:: Provided records ::
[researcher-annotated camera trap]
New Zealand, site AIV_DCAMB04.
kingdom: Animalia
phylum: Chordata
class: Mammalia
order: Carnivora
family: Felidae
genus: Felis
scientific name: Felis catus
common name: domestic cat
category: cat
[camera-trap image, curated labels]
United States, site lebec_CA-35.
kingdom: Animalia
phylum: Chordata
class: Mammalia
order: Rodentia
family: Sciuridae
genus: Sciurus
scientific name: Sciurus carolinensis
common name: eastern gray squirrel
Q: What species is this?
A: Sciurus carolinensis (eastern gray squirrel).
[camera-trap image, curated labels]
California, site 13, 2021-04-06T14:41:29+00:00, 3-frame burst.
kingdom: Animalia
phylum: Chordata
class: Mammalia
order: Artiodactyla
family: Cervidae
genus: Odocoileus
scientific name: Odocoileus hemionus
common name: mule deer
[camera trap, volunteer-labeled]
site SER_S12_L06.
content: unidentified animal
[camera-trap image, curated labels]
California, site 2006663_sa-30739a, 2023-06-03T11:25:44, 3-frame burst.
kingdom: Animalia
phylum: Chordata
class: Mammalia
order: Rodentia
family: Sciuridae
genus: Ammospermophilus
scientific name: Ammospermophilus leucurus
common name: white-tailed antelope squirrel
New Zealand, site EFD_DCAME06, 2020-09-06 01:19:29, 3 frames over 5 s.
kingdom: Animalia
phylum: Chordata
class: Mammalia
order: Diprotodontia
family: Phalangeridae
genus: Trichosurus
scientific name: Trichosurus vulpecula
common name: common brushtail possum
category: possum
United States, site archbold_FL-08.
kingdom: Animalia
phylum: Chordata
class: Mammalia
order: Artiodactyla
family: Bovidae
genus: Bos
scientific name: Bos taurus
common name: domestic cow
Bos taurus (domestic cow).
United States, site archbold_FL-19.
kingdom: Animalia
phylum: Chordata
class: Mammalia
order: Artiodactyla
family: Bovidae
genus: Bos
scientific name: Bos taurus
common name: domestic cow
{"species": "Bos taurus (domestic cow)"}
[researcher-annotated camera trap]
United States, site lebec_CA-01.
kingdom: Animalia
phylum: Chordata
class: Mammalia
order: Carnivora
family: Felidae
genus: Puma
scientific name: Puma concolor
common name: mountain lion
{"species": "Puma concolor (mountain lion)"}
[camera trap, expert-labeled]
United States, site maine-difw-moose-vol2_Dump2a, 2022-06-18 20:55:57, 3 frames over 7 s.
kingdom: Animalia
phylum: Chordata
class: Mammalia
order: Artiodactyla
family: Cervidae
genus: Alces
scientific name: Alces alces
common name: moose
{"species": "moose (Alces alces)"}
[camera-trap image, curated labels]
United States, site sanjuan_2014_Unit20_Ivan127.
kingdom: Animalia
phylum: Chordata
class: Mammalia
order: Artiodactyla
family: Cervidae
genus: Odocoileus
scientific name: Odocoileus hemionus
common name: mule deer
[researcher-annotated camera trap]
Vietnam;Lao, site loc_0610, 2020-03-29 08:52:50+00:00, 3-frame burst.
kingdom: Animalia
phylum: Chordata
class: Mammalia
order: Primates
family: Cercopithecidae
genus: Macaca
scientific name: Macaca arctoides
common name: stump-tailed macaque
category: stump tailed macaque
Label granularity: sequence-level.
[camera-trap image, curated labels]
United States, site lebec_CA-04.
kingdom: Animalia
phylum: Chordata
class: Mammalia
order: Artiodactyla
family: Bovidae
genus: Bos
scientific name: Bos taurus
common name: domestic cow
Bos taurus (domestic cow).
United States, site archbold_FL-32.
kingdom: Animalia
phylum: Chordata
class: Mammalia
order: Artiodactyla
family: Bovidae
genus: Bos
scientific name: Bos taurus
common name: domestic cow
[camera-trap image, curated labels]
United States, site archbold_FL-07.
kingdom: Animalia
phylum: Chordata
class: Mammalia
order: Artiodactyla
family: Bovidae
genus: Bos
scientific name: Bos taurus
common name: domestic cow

:: The problem ::
Exactly as written above, copy out all the records.

:: Output of the task ::
[researcher-annotated camera trap]
New Zealand, site AIV_DCAMB04.
kingdom: Animalia
phylum: Chordata
class: Mammalia
order: Carnivora
family: Felidae
genus: Felis
scientific name: Felis catus
common name: domestic cat
category: cat
[camera-trap image, curated labels]
United States, site lebec_CA-35.
kingdom: Animalia
phylum: Chordata
class: Mammalia
order: Rodentia
family: Sciuridae
genus: Sciurus
scientific name: Sciurus carolinensis
common name: eastern gray squirrel
Q: What species is this?
A: Sciurus carolinensis (eastern gray squirrel).
[camera-trap image, curated labels]
California, site 13, 2021-04-06T14:41:29+00:00, 3-frame burst.
kingdom: Animalia
phylum: Chordata
class: Mammalia
order: Artiodactyla
family: Cervidae
genus: Odocoileus
scientific name: Odocoileus hemionus
common name: mule deer
[camera trap, volunteer-labeled]
site SER_S12_L06.
content: unidentified animal
[camera-trap image, curated labels]
California, site 2006663_sa-30739a, 2023-06-03T11:25:44, 3-frame burst.
kingdom: Animalia
phylum: Chordata
class: Mammalia
order: Rodentia
family: Sciuridae
genus: Ammospermophilus
scientific name: Ammospermophilus leucurus
common name: white-tailed antelope squirrel
New Zealand, site EFD_DCAME06, 2020-09-06 01:19:29, 3 frames over 5 s.
kingdom: Animalia
phylum: Chordata
class: Mammalia
order: Diprotodontia
family: Phalangeridae
genus: Trichosurus
scientific name: Trichosurus vulpecula
common name: common brushtail possum
category: possum
United States, site archbold_FL-08.
kingdom: Animalia
phylum: Chordata
class: Mammalia
order: Artiodactyla
family: Bovidae
genus: Bos
scientific name: Bos taurus
common name: domestic cow
Bos taurus (domestic cow).
United States, site archbold_FL-19.
kingdom: Animalia
phylum: Chordata
class: Mammalia
order: Artiodactyla
family: Bovidae
genus: Bos
scientific name: Bos taurus
common name: domestic cow
{"species": "Bos taurus (domestic cow)"}
[researcher-annotated camera trap]
United States, site lebec_CA-01.
kingdom: Animalia
phylum: Chordata
class: Mammalia
order: Carnivora
family: Felidae
genus: Puma
scientific name: Puma concolor
common name: mountain lion
{"species": "Puma concolor (mountain lion)"}
[camera trap, expert-labeled]
United States, site maine-difw-moose-vol2_Dump2a, 2022-06-18 20:55:57, 3 frames over 7 s.
kingdom: Animalia
phylum: Chordata
class: Mammalia
order: Artiodactyla
family: Cervidae
genus: Alces
scientific name: Alces alces
common name: moose
{"species": "moose (Alces alces)"}
[camera-trap image, curated labels]
United States, site sanjuan_2014_Unit20_Ivan127.
kingdom: Animalia
phylum: Chordata
class: Mammalia
order: Artiodactyla
family: Cervidae
genus: Odocoileus
scientific name: Odocoileus hemionus
common name: mule deer
[researcher-annotated camera trap]
Vietnam;Lao, site loc_0610, 2020-03-29 08:52:50+00:00, 3-frame burst.
kingdom: Animalia
phylum: Chordata
class: Mammalia
order: Primates
family: Cercopithecidae
genus: Macaca
scientific name: Macaca arctoides
common name: stump-tailed macaque
category: stump tailed macaque
Label granularity: sequence-level.
[camera-trap image, curated labels]
United States, site lebec_CA-04.
kingdom: Animalia
phylum: Chordata
class: Mammalia
order: Artiodactyla
family: Bovidae
genus: Bos
scientific name: Bos taurus
common name: domestic cow
Bos taurus (domestic cow).
United States, site archbold_FL-32.
kingdom: Animalia
phylum: Chordata
class: Mammalia
order: Artiodactyla
family: Bovidae
genus: Bos
scientific name: Bos taurus
common name: domestic cow
[camera-trap image, curated labels]
United States, site archbold_FL-07.
kingdom: Animalia
phylum: Chordata
class: Mammalia
order: Artiodactyla
family: Bovidae
genus: Bos
scientific name: Bos taurus
common name: domestic cow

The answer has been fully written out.